Being a 20-something girl is kind of like being a teenager again — our bodies are changing, we’re partying as hard as we work, and we’re still fiercely loyal to our friends — with one major exception: we’re a whole lot older.
And, though we are still undoubtedly young at heart, sometimes it feels like we’ve really aged over the years. Here are the telltale signs that we’ve finally grown up, entered adulthood and can no longer call a t-shirt a dress and get away with it.
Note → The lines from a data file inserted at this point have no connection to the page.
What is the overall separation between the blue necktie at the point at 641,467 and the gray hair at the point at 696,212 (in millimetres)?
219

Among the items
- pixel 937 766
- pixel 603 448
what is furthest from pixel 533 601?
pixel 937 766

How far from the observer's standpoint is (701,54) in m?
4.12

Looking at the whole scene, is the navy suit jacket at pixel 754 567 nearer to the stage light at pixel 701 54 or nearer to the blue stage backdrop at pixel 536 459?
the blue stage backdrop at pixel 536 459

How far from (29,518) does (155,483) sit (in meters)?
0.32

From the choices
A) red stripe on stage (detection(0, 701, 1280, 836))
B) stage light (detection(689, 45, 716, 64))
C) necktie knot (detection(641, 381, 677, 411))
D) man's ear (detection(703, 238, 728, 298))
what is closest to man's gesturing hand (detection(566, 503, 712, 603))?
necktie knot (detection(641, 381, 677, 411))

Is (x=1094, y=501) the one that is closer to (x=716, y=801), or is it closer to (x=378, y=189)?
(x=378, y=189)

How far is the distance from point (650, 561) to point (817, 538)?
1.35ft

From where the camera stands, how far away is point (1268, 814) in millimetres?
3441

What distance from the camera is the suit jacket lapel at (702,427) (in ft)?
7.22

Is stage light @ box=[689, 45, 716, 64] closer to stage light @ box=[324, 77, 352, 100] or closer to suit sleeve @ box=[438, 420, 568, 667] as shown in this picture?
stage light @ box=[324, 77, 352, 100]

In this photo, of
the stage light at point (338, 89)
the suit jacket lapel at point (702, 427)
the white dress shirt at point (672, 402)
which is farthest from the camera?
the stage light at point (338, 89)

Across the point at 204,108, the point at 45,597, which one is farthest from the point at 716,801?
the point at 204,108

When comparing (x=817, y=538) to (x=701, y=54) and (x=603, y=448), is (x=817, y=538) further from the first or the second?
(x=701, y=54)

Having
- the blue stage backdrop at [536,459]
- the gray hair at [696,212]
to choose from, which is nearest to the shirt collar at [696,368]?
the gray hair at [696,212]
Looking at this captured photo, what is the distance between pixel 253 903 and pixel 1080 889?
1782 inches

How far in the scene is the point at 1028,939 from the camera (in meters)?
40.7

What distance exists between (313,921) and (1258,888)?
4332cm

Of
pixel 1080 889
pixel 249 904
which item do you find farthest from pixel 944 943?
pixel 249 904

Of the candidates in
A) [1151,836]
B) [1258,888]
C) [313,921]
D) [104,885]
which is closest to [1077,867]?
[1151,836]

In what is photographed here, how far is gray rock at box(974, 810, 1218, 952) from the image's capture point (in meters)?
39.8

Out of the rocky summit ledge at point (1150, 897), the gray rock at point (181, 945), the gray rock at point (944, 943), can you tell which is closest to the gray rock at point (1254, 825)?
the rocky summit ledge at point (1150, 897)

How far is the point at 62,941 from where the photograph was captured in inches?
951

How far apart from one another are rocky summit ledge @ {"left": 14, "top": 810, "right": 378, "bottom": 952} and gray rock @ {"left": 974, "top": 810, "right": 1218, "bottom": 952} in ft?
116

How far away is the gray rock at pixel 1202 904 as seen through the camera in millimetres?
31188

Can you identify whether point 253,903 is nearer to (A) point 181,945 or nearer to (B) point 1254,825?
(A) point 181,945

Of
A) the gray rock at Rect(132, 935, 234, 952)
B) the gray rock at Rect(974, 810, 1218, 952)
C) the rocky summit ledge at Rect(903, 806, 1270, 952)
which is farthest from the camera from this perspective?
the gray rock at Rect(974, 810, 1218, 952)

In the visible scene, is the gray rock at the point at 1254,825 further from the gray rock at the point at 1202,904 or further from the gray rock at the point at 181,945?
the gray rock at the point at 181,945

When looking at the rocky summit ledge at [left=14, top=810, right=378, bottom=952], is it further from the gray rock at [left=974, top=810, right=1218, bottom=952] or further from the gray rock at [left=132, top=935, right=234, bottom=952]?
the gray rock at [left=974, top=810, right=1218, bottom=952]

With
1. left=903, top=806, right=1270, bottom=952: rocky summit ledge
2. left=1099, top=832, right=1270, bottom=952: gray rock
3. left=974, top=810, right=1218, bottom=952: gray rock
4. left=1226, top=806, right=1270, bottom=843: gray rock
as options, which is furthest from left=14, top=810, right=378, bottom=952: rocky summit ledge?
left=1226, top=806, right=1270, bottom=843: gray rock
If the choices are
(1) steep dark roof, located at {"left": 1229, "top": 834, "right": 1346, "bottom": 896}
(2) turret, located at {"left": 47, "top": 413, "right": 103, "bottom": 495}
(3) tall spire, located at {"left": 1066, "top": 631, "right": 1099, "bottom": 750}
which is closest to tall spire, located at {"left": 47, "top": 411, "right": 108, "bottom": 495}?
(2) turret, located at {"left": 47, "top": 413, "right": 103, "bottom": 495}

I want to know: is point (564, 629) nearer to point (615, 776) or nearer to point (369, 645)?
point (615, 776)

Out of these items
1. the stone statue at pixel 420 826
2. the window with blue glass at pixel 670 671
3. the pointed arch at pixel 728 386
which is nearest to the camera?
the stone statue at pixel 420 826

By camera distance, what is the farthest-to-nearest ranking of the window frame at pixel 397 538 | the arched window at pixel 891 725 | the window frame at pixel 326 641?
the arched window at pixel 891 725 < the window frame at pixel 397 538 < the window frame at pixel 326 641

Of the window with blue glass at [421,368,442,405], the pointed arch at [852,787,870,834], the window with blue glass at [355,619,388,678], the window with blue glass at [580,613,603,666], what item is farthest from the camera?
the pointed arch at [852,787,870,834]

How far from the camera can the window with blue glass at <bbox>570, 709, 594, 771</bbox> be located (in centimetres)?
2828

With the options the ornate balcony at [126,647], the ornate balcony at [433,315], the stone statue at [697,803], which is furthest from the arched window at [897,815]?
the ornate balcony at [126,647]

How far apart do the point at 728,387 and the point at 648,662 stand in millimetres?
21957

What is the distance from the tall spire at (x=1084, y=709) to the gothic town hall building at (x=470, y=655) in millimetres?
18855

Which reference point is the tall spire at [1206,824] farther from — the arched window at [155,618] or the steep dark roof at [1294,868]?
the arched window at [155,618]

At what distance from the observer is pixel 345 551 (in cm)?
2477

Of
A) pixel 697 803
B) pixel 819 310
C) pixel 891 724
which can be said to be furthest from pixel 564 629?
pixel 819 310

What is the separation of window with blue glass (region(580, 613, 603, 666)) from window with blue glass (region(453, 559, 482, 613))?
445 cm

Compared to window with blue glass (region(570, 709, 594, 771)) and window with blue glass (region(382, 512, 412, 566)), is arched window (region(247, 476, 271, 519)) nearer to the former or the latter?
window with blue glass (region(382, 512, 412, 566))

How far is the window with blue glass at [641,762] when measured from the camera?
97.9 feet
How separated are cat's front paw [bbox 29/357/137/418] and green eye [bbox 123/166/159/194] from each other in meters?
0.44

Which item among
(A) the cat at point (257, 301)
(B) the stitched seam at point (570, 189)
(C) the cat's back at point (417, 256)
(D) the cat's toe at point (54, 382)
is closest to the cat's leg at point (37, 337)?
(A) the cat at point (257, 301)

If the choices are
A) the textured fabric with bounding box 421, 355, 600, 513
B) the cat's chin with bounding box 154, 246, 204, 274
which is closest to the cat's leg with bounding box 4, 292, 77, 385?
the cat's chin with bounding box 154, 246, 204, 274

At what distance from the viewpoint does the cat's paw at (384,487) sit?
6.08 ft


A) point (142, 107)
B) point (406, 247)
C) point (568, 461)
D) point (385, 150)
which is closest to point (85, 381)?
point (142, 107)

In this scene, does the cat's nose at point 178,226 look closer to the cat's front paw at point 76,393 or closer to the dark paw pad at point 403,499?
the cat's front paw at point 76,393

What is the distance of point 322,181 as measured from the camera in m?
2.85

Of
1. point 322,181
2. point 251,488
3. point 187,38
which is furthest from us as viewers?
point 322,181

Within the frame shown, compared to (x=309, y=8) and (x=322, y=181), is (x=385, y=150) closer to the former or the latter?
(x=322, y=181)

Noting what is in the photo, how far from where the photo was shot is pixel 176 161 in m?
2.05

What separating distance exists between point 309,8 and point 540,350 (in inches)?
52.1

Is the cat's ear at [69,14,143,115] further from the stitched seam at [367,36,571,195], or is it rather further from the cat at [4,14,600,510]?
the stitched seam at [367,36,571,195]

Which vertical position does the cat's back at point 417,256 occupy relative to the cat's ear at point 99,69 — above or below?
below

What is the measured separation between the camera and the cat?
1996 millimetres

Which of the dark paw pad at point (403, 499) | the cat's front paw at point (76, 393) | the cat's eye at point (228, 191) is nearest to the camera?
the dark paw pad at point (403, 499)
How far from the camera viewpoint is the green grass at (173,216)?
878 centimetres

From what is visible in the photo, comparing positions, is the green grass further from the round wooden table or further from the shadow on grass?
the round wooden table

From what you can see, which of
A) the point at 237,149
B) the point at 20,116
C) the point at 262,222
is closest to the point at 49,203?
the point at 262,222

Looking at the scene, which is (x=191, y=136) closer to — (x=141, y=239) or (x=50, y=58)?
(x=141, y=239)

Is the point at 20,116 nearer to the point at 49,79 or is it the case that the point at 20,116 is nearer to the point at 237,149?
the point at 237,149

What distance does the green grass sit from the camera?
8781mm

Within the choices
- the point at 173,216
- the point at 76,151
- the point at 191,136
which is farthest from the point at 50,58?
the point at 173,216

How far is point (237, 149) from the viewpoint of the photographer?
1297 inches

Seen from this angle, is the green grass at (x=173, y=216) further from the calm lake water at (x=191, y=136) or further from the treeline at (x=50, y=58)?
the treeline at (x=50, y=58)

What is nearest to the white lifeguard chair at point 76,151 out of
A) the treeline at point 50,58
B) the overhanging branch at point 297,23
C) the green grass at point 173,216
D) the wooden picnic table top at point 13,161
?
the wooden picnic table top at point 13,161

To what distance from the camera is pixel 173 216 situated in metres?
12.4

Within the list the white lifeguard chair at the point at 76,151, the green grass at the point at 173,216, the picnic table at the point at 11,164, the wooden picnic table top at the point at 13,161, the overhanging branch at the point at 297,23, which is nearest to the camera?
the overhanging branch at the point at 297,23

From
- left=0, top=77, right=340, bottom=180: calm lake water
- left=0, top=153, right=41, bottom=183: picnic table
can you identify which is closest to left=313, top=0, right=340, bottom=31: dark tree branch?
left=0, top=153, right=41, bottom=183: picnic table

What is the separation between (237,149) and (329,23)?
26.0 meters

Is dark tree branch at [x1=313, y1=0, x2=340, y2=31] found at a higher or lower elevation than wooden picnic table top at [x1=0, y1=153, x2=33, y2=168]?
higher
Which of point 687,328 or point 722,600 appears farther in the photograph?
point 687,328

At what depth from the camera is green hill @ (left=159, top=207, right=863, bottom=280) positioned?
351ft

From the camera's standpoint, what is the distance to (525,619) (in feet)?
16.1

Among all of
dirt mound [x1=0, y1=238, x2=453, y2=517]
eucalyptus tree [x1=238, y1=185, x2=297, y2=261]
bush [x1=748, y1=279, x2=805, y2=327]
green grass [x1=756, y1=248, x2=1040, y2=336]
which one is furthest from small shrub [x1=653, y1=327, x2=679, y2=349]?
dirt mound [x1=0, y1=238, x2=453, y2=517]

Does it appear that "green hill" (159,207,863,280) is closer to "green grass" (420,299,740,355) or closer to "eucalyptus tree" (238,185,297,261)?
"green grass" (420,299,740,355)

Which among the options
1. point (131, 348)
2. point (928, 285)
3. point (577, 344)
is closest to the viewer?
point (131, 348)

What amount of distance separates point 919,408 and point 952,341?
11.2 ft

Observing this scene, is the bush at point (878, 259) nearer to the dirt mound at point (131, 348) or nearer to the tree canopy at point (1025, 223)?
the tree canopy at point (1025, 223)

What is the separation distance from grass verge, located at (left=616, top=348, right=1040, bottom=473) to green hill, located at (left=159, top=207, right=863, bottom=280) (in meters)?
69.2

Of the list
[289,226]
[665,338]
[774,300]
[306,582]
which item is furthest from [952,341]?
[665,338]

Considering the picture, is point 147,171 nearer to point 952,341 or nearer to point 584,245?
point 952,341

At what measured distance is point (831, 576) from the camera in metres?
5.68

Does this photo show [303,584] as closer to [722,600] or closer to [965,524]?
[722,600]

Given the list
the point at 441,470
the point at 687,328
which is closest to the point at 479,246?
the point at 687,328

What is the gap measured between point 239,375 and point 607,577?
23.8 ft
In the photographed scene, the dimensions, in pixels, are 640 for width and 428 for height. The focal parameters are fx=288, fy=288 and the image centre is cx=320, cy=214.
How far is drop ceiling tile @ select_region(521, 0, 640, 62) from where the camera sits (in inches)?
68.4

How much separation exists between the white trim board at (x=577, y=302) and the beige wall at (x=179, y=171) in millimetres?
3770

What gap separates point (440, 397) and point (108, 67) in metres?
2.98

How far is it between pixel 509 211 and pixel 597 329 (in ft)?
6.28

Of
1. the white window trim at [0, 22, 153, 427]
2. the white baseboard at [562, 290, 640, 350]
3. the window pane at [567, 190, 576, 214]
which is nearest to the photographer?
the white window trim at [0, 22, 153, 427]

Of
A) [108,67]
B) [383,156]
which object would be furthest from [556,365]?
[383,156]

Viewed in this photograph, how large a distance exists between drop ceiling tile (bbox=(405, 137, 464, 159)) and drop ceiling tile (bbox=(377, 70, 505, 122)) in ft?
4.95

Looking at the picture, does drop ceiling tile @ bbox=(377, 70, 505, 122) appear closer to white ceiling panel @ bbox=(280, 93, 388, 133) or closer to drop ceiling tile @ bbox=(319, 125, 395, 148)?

Going to Sleep Early Excites You The Way Going Out On a Thursday Used To
No plans tonight? Hooray!
Your Hearing is Gone From Too Many EDM Concerts
Your Netflix Queue Is Way More Important Than Your Facebook Friend Requests
“Orange Is The New Black” > Mark Zuckerberg
You’re Totally Over Celebrating Your 2– Birthday
27 just isn’t special the way 21 was
You Can Finally Afford To Buy New Bras…Or New Boobs
Surviving On Adderall and Egg Whites Is Replaced With Juicing
That’s just because you can’t find anyone who sells it anymore..
You Actually Apply Sunscreen (With an SPF Higher Than 8!)
You’re Not Afraid To Speak Your Mind
You are Sasha Fierce now.
You Can No Longer Share Hotel Rooms With Your Friends Because They All Have Boyfriends
Maybe one lucky couple is down for a threesome?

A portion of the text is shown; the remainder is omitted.